▶ [Task prompt]:
Answer these from the brand research excerpt:
(a) In the old parable it mentions, who describes the elephant?
(b) Which three parts of a firm's original look does it say eventually need revision to stay current?
(c) Under "Downward pricing pressure," what gives a firm credibility to charge more?

▶ [Excerpt to read]:

It seems everyone is talking about “brand” these days. Given the many tangibles and intangibles involved in creating and managing a brand, giving it a concrete definition can be a challenge. However, one thing is clear—brand is important.
In many ways, brand is a promise. When buyers—whether they’re retail consumers or business users—consider doing business with a firm, they’re looking not only at the product or service being offered, but the firm’s reputation and perceived value. How potential and current clients perceive your organization is the foundation of your brand.
There are certain times in your firm’s existence that warrant taking a closer look at your brand. Perhaps you are facing a major business decision that you can’t afford to get wrong. Or a new challenge that has high stakes. Situations such as these are the opportunity to take a step back and look at the bigger picture as it relates to your brand.
Here are 10 business challenges that brand research can help you solve:
1. Difficulty describing your firm
Have you heard the old Indian parable about the blind men describing an elephant? Each touched various parts of the animal and, based on their individual experiences, each described a very different entity. Sometimes different business developers describing their accounting firm can create the same confusion.
Brand research can help you determine where you’re creating value and what’s most important to potential clients so you can better align your value with their needs and create a more focused yet comprehensive description of your firm.
2. Changed target audience
If your target audience has changed because you’ve changed the services you provide or the industry or industries you serve have changed, then your brand message needs to change as well. Brand research can help shed light on the new target’s issues and needs, as well as how and where they get information so you can more effectively address your new audience.
3. New firm name or identity
Brand research will uncover how your market thinks about your firm now, what kind of brand equity you might already have, and how your target audience might react to a new brand name or identity. Our research has shown that often names which seem clear, effective and sure winners to the stakeholders appear weak, confusing and even nonsensical to potential clients.
4. Outdated firm appearance
No matter how well thought out your original logo, typeface and tagline, all things eventually look their age and need some revision to stay current. Brand research can tell you what your target audience prefers for the look-and-feel of an accounting firm they would want to do business with.
5. Downward pricing pressure
As markets and competition evolve you may find yourself facing increasing pressure to lower prices. Brand research can help you escape the clutches of commoditization and thinning profit margins by revealing where you have credibility to charge more because of greater expertise and specialization.
6. Stalled growth
Sometimes an accounting firm runs into stiffer competition or an evolving market in which previously successful sales approaches no longer work and growth stalls. Brand research can reveal how the marketplace has changed, where the market is going, and the best ways to reposition your firm and reconnect with current and potential clients.
7. Changed competitive landscape
As your firm grows it will run into competition that may dictate a more sophisticated approach or a change in focus to attract prospects who may not be aware of your firm and its value. Brand research will help you determine your competitive advantage against your rivals as well as your potential value to a new, larger audience.
8. Merger or acquisition issues
Perhaps a merger or acquisition is the source of your growth. M&As often mean entrance into a new geographic market or the addition of new service lines and client types. Brand research can reveal how strong the acquisition’s brand is, how strong your brand is in the new market, and what may be complementary or competitive between your two firms.

▶ [Rows]:
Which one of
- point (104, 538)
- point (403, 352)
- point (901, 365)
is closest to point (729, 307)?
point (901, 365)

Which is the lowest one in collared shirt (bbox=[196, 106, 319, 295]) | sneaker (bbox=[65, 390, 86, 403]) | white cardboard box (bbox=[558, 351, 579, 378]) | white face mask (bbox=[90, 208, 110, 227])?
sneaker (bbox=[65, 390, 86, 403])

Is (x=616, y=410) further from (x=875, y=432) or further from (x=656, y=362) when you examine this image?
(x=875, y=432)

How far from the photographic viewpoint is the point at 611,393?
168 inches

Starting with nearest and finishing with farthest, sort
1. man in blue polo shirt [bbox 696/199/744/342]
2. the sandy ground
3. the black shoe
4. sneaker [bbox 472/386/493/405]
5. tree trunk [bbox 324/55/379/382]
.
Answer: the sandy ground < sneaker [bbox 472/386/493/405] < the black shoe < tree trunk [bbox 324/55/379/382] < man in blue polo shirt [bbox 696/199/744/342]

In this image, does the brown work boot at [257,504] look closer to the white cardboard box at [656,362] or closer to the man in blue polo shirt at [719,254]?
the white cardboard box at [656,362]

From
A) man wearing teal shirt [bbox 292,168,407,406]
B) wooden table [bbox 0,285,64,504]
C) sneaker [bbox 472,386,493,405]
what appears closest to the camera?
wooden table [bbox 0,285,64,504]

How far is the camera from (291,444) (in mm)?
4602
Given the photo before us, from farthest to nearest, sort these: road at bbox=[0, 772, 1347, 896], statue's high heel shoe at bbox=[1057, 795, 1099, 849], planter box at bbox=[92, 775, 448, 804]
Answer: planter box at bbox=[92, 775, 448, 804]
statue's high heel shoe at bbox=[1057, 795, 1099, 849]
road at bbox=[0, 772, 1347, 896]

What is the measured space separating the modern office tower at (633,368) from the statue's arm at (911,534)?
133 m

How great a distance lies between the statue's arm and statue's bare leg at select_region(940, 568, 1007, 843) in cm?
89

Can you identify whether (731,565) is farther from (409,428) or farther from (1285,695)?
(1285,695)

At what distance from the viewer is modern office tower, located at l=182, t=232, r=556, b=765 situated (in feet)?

▶ [Finished exercise]:
(a) Blind men, each of whom touched a different part of the animal.
(b) The logo, typeface and tagline.
(c) Greater expertise and specialization.